Selected text
■ ■ ■

No specific details were released, but the proposal reportedly includes an enhanced residual bonus for high-performing streaming shows, comprehensive protections on the use of artificial intelligence and the highest increase in minimum residual payments in 40 years, Variety, the entertainment trade publication, reported.

“We didn’t just come toward you,” Netflix CEO Ted Sarandos reportedly told negotiators during Saturday’s Zoom session. “We came all the way to you.”

Meanwhile, no new talks are scheduled between the union and the Alliance of Motion Picture and Television Producers, which represents the studios.

The latest developments come after the two sides met for roughly two hours Saturday and for each of the previous 12 days, according to multiple media reports.

Four top studio CEOs — Sarandos, David Zaslav of Warner Bros. Discovery, Donna Langley of NBCUniversal and Bob Iger of Disney — have periodically participated in the contract talks.

On Saturday, they were joined by an expanded team of studio executives that also included Paramount’s Brian Robbins; Disney’s Dana Walden and co-Chairman Alan Bergman; Amazon Studios’ Mike Hopkins and Jen Salke; Sony Pictures Chairperson Tony Vinciquerra; and Apple Studios’ Jamie Erlicht and Zack Van Amburg, Variety reported.

SAG-AFTRA is seeking limitations on the use of artificial intelligence to re-create actors’ likenesses and performances, while the AMPTP has advocated for informed consent and fair pay in situations where performers are digitally replicated, according to the Los Angeles Times.

The studios have warned that unless a deal is reached within the week it will be impossible for broadcasters to salvage half a season of scripted television.

The 2024 summer movie season is also increasingly in peril, as more and more films have been delayed to 2025.

The union’s other demands include general wage increases, boosts in compensation for successful streaming programs and improvements in health and retirement benefits.

The strike is the longest film-TV work stoppage in the union’s history.

■ ■ ■

Raw records
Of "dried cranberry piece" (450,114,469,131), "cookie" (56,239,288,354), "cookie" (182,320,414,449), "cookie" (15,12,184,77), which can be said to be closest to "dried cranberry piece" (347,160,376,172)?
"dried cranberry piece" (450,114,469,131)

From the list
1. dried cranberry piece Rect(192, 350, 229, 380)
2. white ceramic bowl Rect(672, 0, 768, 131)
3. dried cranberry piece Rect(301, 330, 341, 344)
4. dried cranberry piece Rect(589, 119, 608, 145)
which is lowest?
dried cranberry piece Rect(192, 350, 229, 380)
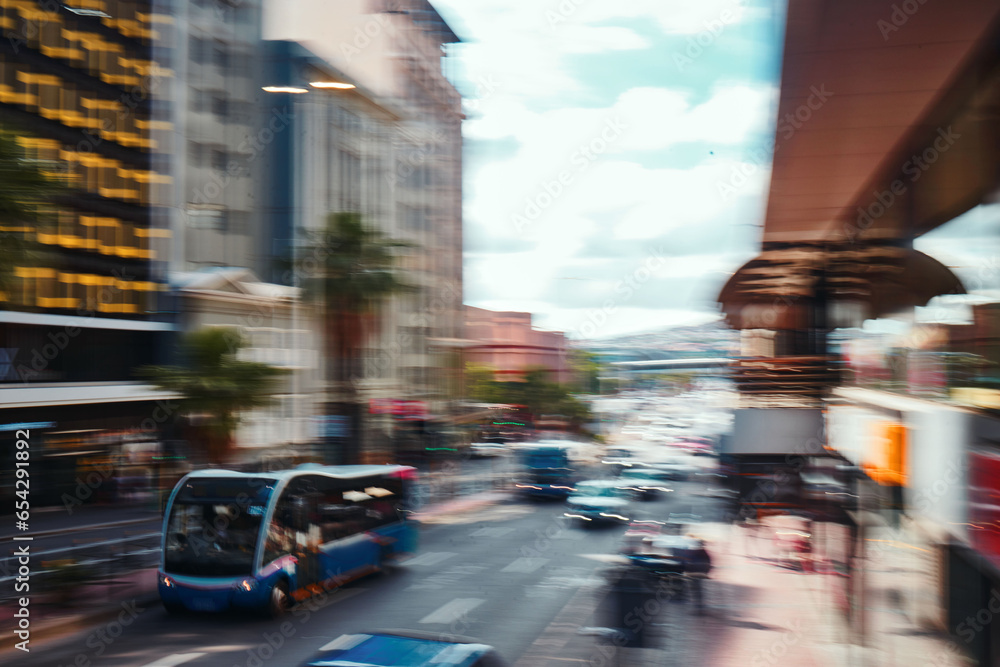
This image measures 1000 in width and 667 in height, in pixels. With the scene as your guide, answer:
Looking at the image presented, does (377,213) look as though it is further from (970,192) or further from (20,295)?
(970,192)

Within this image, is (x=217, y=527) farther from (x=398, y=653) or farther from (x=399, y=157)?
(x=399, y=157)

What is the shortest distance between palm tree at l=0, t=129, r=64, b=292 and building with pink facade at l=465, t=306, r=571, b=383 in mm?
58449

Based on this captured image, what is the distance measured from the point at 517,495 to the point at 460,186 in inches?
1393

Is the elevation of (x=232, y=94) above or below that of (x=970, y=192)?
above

■ ■ ■

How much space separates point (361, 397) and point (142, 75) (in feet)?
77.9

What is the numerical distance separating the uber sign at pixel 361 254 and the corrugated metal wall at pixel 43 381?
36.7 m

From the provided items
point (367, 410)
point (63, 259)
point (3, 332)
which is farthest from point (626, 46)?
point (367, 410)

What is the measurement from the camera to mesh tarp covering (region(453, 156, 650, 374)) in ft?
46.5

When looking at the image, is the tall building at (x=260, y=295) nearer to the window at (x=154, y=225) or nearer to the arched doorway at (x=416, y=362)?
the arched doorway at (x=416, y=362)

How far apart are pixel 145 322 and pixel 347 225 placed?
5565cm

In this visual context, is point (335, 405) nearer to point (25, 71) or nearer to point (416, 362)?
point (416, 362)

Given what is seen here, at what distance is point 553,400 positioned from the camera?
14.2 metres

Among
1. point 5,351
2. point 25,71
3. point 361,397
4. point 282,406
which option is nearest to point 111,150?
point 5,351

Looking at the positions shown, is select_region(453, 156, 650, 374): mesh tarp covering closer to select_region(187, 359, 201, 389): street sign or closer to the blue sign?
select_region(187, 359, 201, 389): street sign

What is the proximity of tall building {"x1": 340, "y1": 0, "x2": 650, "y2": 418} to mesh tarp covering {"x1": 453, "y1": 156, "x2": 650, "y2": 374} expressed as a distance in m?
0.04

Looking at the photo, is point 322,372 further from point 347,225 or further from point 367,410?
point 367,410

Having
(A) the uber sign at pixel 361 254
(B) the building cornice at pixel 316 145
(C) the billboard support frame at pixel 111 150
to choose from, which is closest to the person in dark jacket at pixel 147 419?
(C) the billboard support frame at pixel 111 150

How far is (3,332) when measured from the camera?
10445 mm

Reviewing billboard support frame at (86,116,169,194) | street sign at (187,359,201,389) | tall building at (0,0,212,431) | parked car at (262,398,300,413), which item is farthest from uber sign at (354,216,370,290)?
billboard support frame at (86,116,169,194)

■ ■ ■

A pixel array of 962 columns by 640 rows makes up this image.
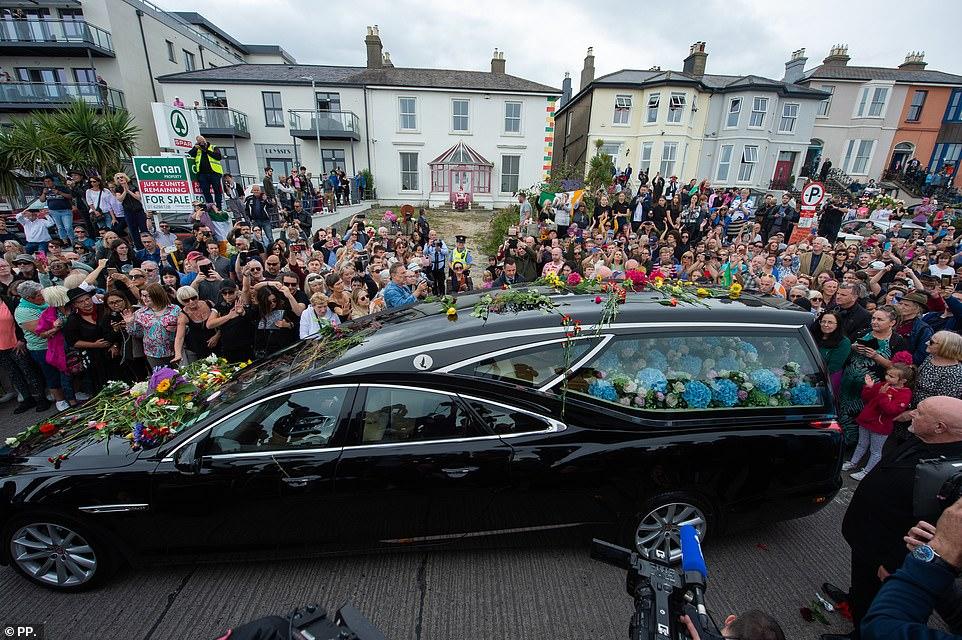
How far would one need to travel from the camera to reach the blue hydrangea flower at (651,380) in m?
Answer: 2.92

■ ■ ■

Task set
(1) In the article on the actors' strike, who is reported to have told negotiators, "We came all the way to you"?
(2) Repeat the article on the actors' strike from "Meanwhile, no new" to "Amburg, Variety reported.".

Solutions
(1) Netflix CEO Ted Sarandos.

(2)
Meanwhile, no new talks are scheduled between the union and the Alliance of Motion Picture and Television Producers, which represents the studios.

The latest developments come after the two sides met for roughly two hours Saturday and for each of the previous 12 days, according to multiple media reports.

Four top studio CEOs — Sarandos, David Zaslav of Warner Bros. Discovery, Donna Langley of NBCUniversal and Bob Iger of Disney — have periodically participated in the contract talks.

On Saturday, they were joined by an expanded team of studio executives that also included Paramount’s Brian Robbins; Disney’s Dana Walden and co-Chairman Alan Bergman; Amazon Studios’ Mike Hopkins and Jen Salke; Sony Pictures Chairperson Tony Vinciquerra; and Apple Studios’ Jamie Erlicht and Zack Van Amburg, Variety reported.